Health Security: With a significant gap in health services in Africa, Adesina advocated for increased investment in health infrastructure and local pharmaceutical capacities to prepare for future pandemics. He pointed to the current annual investment of $4.5 billion in health infrastructure as significantly insufficient when measured against the actual need of $25 billion. He emphasized the need for self-reliance in healthcare, particularly in preparation for future pandemics, citing the hard lessons that Africa learned from the Covid-19 pandemic. To counteract this, the African Development Bank Group has committed $3 billion towards quality health infrastructure and a further $3 billion for developing the pharmaceutical industry in Africa. This includes a substantial investment to facilitate the production of medicines and vaccines directly on the continent, bolstered by the creation of the Africa Pharmaceutical Technology Foundation, which aims to broaden access to vital technologies and intellectual property rights.

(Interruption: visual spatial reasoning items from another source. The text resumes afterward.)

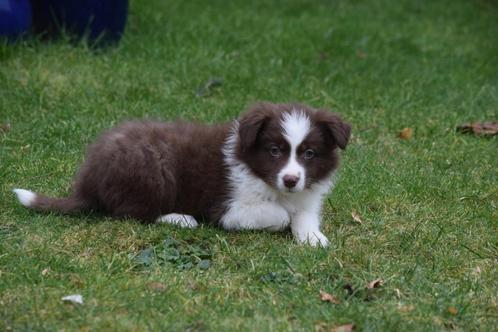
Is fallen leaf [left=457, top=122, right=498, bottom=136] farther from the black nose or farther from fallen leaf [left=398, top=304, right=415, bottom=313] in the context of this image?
fallen leaf [left=398, top=304, right=415, bottom=313]

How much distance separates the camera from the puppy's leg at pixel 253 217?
19.9 ft

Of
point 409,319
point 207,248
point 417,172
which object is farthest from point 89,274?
point 417,172

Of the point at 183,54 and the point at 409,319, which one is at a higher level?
the point at 409,319

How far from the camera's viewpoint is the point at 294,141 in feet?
19.4

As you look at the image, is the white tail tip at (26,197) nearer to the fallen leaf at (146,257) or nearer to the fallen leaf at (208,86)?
the fallen leaf at (146,257)

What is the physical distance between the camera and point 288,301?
501cm

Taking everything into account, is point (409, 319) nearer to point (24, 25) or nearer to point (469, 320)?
point (469, 320)

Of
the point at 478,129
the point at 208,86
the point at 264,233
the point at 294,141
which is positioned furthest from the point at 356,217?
the point at 208,86

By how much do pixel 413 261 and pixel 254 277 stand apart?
1.06m

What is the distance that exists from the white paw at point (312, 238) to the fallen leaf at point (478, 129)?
128 inches

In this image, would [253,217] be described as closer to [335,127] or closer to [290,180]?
[290,180]

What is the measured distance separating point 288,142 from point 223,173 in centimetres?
52

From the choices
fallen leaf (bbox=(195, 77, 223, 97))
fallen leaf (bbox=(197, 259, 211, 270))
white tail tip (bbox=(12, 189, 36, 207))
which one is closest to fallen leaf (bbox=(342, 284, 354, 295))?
fallen leaf (bbox=(197, 259, 211, 270))

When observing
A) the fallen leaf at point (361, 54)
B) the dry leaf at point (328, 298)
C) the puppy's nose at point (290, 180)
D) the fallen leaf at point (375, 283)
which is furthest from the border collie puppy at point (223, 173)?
the fallen leaf at point (361, 54)
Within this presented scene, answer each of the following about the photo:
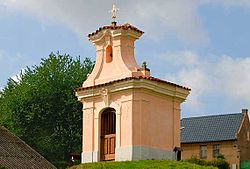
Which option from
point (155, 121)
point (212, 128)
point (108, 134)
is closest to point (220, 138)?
point (212, 128)

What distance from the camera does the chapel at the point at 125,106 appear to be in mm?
21344

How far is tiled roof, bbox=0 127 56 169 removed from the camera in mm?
33750

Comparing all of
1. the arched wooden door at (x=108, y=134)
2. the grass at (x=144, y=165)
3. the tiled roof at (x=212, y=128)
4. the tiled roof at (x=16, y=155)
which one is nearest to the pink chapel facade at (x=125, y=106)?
the arched wooden door at (x=108, y=134)

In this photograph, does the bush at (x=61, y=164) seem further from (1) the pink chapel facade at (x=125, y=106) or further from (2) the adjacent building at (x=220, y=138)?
(1) the pink chapel facade at (x=125, y=106)

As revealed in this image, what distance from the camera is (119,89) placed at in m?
21.7

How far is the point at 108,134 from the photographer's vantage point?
22.6 meters

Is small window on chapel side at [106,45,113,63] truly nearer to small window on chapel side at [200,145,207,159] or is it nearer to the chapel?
the chapel

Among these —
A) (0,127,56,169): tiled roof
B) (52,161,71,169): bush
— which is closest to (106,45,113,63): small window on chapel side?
(0,127,56,169): tiled roof

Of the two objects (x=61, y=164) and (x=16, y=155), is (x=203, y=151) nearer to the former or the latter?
(x=61, y=164)

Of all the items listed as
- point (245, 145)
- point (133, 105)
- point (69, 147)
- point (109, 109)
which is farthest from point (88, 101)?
point (245, 145)

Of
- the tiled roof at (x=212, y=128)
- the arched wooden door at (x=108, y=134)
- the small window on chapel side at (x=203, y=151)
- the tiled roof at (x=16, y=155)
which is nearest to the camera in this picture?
the arched wooden door at (x=108, y=134)

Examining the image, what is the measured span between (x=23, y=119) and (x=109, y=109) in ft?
89.1

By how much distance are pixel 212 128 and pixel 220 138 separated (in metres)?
2.04

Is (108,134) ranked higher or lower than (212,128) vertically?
lower
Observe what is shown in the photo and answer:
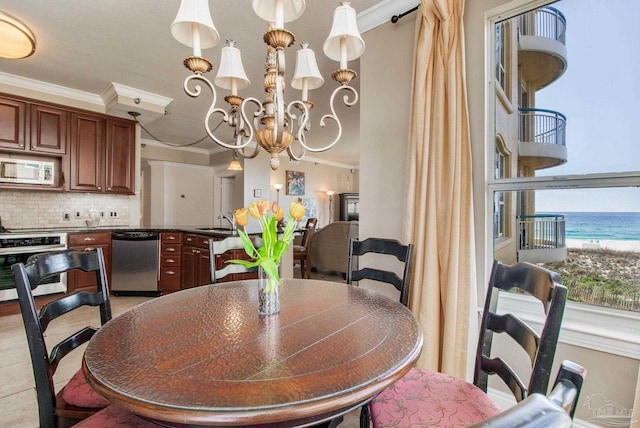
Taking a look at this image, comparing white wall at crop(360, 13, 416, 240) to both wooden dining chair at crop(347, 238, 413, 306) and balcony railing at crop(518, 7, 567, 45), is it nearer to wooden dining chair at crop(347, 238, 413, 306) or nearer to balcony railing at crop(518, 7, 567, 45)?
wooden dining chair at crop(347, 238, 413, 306)

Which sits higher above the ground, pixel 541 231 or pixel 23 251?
pixel 541 231

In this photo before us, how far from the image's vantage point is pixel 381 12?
221 centimetres

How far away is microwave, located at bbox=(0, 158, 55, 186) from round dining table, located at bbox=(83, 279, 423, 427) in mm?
3736

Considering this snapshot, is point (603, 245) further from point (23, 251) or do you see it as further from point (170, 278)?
point (23, 251)

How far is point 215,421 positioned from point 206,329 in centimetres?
42

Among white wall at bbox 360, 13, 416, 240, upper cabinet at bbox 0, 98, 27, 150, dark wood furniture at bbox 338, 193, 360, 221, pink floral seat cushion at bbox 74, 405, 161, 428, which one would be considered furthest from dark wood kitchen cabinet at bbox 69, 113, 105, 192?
dark wood furniture at bbox 338, 193, 360, 221

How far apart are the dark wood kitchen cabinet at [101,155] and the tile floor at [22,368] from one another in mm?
1670

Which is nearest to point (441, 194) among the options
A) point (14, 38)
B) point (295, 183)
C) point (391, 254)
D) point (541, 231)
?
point (391, 254)

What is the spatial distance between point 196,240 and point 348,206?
6171 mm

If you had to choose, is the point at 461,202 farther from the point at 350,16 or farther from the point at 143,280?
the point at 143,280

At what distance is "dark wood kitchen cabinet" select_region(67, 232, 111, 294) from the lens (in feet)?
11.7

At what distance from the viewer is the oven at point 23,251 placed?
311 cm

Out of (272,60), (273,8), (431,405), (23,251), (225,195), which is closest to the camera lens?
(431,405)

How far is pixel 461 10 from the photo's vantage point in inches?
67.3
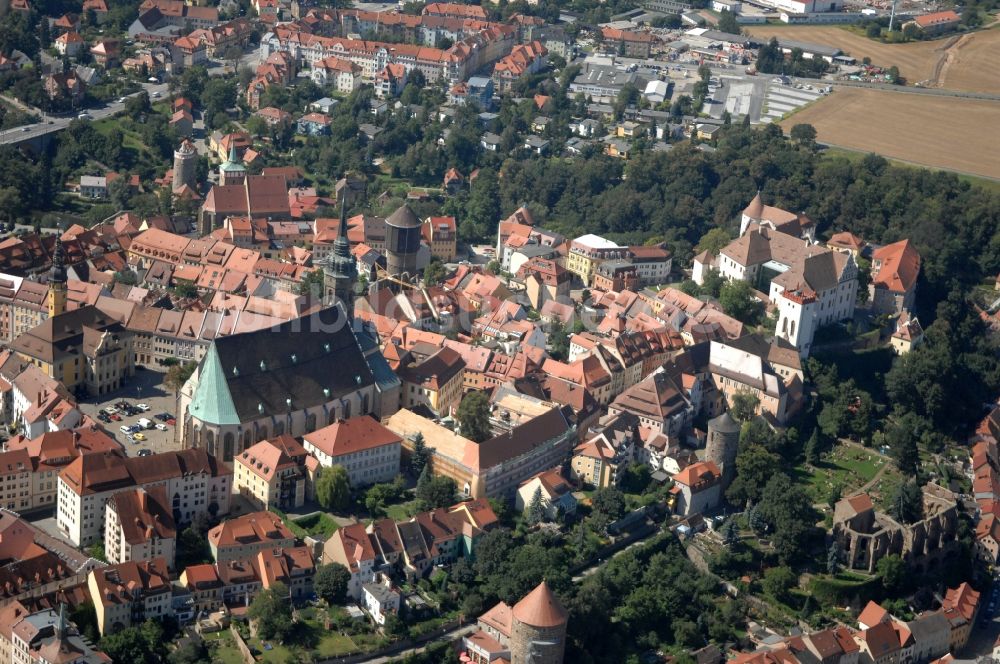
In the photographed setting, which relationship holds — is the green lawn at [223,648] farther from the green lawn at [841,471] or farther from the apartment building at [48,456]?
the green lawn at [841,471]

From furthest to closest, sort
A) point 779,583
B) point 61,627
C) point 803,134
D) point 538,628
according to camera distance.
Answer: point 803,134 < point 779,583 < point 538,628 < point 61,627

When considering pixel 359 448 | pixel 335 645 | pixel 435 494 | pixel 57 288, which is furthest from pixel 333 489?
pixel 57 288

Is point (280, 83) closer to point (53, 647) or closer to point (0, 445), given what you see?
point (0, 445)

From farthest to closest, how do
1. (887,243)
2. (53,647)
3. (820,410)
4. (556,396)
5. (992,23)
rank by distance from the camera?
(992,23), (887,243), (820,410), (556,396), (53,647)

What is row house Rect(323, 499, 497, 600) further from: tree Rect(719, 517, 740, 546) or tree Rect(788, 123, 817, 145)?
tree Rect(788, 123, 817, 145)

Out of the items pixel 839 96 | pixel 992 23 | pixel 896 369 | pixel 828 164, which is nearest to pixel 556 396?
pixel 896 369

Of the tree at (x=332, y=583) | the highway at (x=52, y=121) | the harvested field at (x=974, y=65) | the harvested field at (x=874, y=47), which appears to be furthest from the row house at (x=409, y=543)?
the harvested field at (x=874, y=47)

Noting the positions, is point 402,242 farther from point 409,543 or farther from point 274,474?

Mobilizing Resources: Addressing the need for innovative financing, the African Development Bank president spoke of groundbreaking steps taken by the African Development Bank, such as the issuance of $750 million in landmark hybrid capital. This financial instrument, a first for multilateral development banks, is intended to serve as equity, enhancing the Bank’s lending capacity. He also said that, in a joint initiative with the Inter-American Development Bank, the African Development Bank is pioneering the use of Special Drawing Rights (SDRs) as hybrid capital, subject to approval by the IMF’s board. This move could potentially quadruple the Bank’s leverage capacity, significantly amplifying the financial resources available for SDGs.

Additionally, Adesina underscored the pivotal role of the private sector in scaling up SDG investments from billions to trillions. He advocated for harnessing the power of the $128 trillion in global institutional investor assets through more extensive use of guarantees, development of investable projects, and addressing foreign exchange and currency risks.